Most of the spiffy tricks that have been used to make GPUs do their thing very fast were first developed by people trying to make faster and better CPUs. In turns out that Word and Excel and Netscape and many other things that people use their computers for not only don't take full advantage of the features offered by graphics specialized chips but even run slower on those architectures because branch a lot cause (very expensive and slow) pipe-line clears.
1I think pipeline overhead is a fundamental detail the higher ranked answers are missing.– SteveApr 9, 2015 at 23:08
The whole point of there being a GPU at all was to relief the CPU from expensive graphics calculations that it was doing at the time.
By combining them to a single processor again would be going back to where all started.
For a simple reason: most applications are not multi-threaded/vectorized.
Graphic cards heavily rely on multi threading, at least in the concept.
Compare a car with a single engine, an a car with one smaller engine per wheel. With the latter car, you need to command all the engines, something which has not been taken into account for a system programming point of view.
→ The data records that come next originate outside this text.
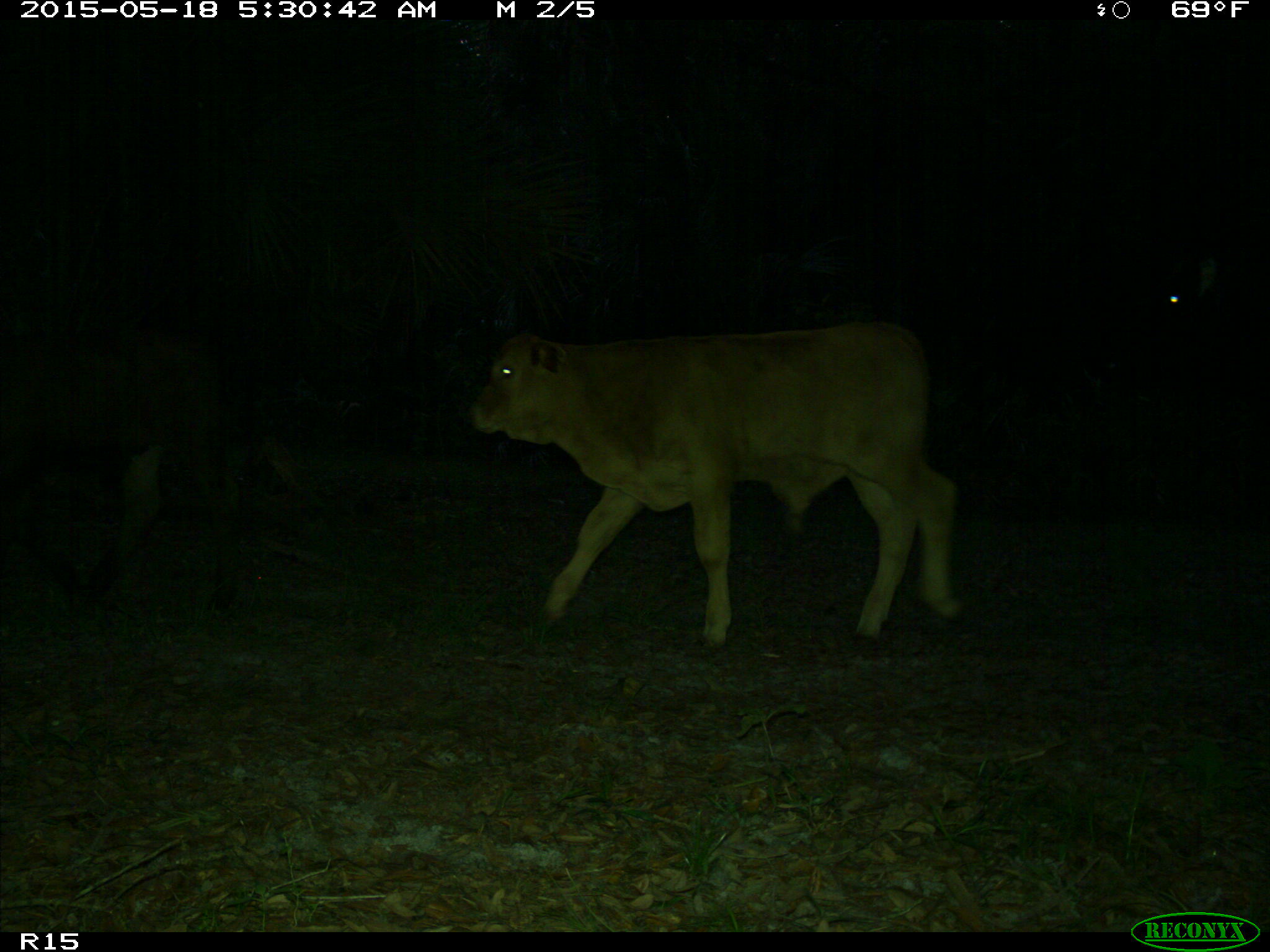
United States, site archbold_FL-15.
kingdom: Animalia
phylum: Chordata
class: Mammalia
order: Artiodactyla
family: Bovidae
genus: Bos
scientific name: Bos taurus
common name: domestic cow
Bos taurus (domestic cow).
With AMD fusion though, it will change how we will need to make use of the processing power: either vectorized, either fast for one thread.
The reason we are still using CPUs is that both CPUs and GPUs have their unique advantages. See my following paper, accepted in ACM Computing Surveys 2015, which provides conclusive and comprehensive discussion on moving away from 'CPU vs GPU debate' to 'CPU-GPU collaborative computing'.
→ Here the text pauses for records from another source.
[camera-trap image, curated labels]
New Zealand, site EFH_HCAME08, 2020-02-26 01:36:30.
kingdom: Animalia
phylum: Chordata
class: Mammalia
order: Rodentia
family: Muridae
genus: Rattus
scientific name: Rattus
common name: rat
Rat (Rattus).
If to put simply GPU can be compared to trailer in the car. As usually trunk is enough for majority of people except for cases if they buy something really big. Then they can need trailer. The same with GPU, as usually it is enough to have ordinary CPU which will accomplish majority of tasks. But if you need some intensive calculations in many threads, then you can need GPU
gpus are good stream processors. you can think of stream processing as multiplying a long array of numbers sequentially. cpus also have stream processing capabilities (it's called SIMD extensions) but you can't implement all programming logic as stream processing, and compilers have the option to create btyecode which meakes use of simd instructions whenever possible.
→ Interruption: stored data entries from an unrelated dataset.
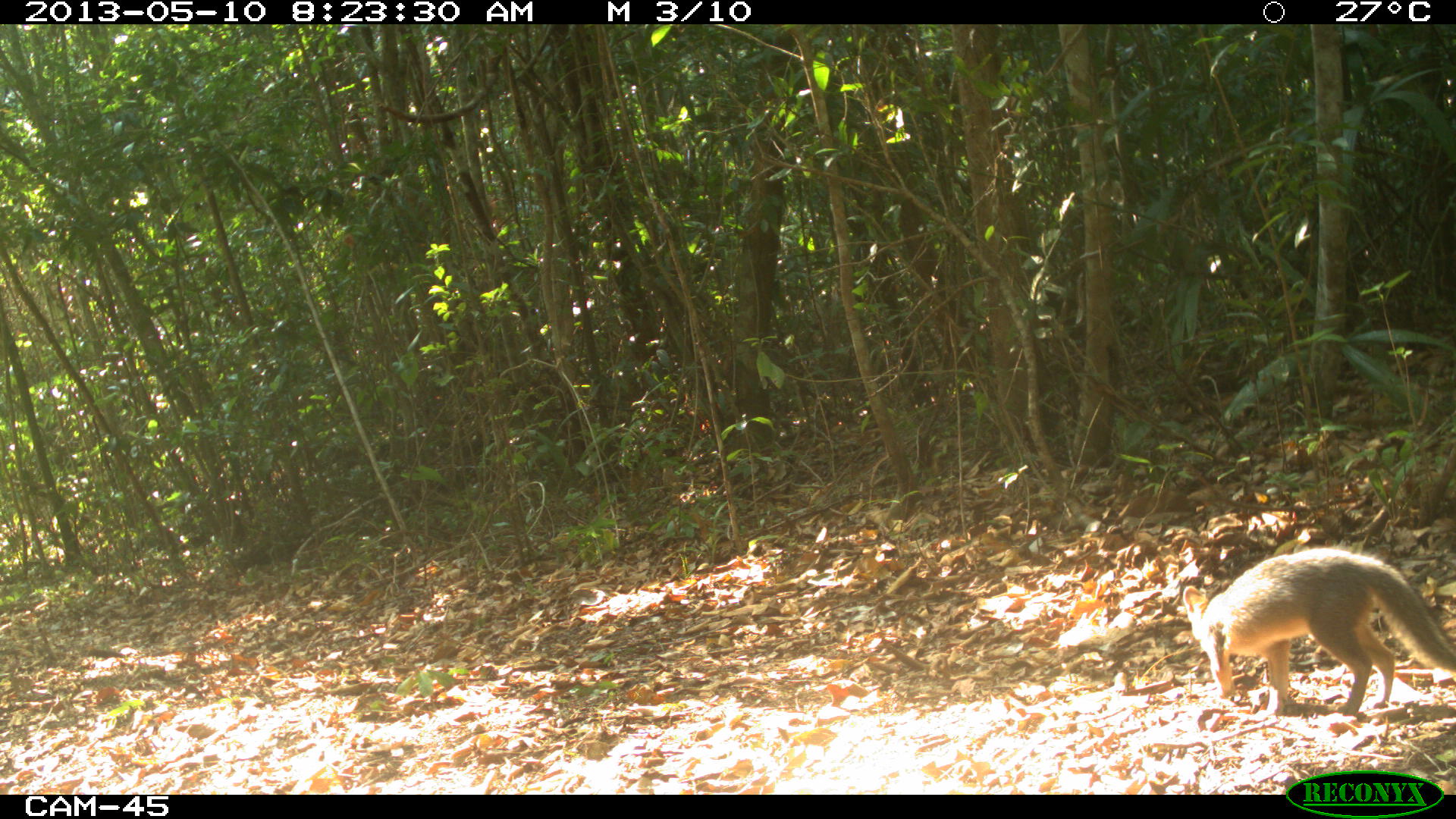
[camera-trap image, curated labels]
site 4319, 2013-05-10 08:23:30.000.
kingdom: Animalia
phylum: Chordata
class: Mammalia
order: Carnivora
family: Canidae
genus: Urocyon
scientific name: Urocyon cinereoargenteus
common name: gray fox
Urocyon cinereoargenteus (gray fox), count 1.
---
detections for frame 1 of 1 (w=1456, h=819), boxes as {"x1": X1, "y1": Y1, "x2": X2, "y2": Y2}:
urocyon cinereoargenteus: {"x1": 1182, "y1": 546, "x2": 1456, "y2": 716}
not everything is an array of numbers. pictures and videos are, maybe sound too(there are opencl encoders here and there). so gpus can process, encode and decode pictures, videos and anything similar. one drawback is that you can't offload everything to gpus in games because it would create stutter, gpus are busy with graphics and are supposed to be the bottleneck in the system when playing games. the optimal solution would be fully utilizing all components in a pc. so, for example, nvidia's physx engine, by default, does calculations on the cpu when the gpu is fully utilized.